▶ AIM OF THE EXERCISE
Count how many lines in the listing below contain the string "shrub", with case counting. Reply with the number only.

### GIVEN INFORMATION ###

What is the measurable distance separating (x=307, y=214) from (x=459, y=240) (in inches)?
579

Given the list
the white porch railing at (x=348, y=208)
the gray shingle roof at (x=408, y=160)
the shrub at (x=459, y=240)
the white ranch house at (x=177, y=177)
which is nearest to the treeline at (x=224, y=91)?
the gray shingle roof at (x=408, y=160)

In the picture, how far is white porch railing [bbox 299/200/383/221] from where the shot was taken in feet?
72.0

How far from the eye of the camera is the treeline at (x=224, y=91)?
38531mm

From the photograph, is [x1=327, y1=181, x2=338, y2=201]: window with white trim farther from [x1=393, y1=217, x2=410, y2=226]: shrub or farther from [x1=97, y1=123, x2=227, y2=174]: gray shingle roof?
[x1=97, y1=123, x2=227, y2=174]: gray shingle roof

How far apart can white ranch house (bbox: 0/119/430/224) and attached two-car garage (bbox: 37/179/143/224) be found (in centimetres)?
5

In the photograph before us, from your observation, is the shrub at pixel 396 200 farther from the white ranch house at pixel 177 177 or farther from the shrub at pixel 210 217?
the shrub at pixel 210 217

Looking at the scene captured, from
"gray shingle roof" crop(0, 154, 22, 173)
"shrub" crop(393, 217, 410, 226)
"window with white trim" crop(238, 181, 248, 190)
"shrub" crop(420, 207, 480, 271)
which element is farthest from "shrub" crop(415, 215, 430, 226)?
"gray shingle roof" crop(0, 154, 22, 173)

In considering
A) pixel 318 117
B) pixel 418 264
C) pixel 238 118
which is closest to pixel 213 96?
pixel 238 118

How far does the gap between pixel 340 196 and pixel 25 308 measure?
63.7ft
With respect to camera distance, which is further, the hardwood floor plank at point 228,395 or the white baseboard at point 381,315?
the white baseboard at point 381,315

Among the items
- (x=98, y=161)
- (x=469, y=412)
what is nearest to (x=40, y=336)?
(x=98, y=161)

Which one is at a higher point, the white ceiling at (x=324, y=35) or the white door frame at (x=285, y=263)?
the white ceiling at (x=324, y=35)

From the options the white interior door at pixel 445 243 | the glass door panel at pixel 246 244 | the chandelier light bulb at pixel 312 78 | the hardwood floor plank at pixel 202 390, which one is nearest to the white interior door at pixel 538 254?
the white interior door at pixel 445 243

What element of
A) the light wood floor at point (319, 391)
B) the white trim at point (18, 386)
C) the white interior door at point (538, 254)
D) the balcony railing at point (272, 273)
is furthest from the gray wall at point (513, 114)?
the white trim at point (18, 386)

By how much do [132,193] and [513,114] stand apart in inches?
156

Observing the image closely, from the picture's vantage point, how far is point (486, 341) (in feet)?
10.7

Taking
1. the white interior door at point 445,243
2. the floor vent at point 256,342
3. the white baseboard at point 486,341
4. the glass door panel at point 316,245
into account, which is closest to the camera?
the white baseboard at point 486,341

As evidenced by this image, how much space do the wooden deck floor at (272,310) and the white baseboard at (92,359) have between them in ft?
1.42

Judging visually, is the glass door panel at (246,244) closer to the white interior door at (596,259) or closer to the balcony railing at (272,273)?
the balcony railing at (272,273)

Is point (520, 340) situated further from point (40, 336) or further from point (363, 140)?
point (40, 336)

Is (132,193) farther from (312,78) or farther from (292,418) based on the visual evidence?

###

▶ RESULT OF THIS EXERCISE
7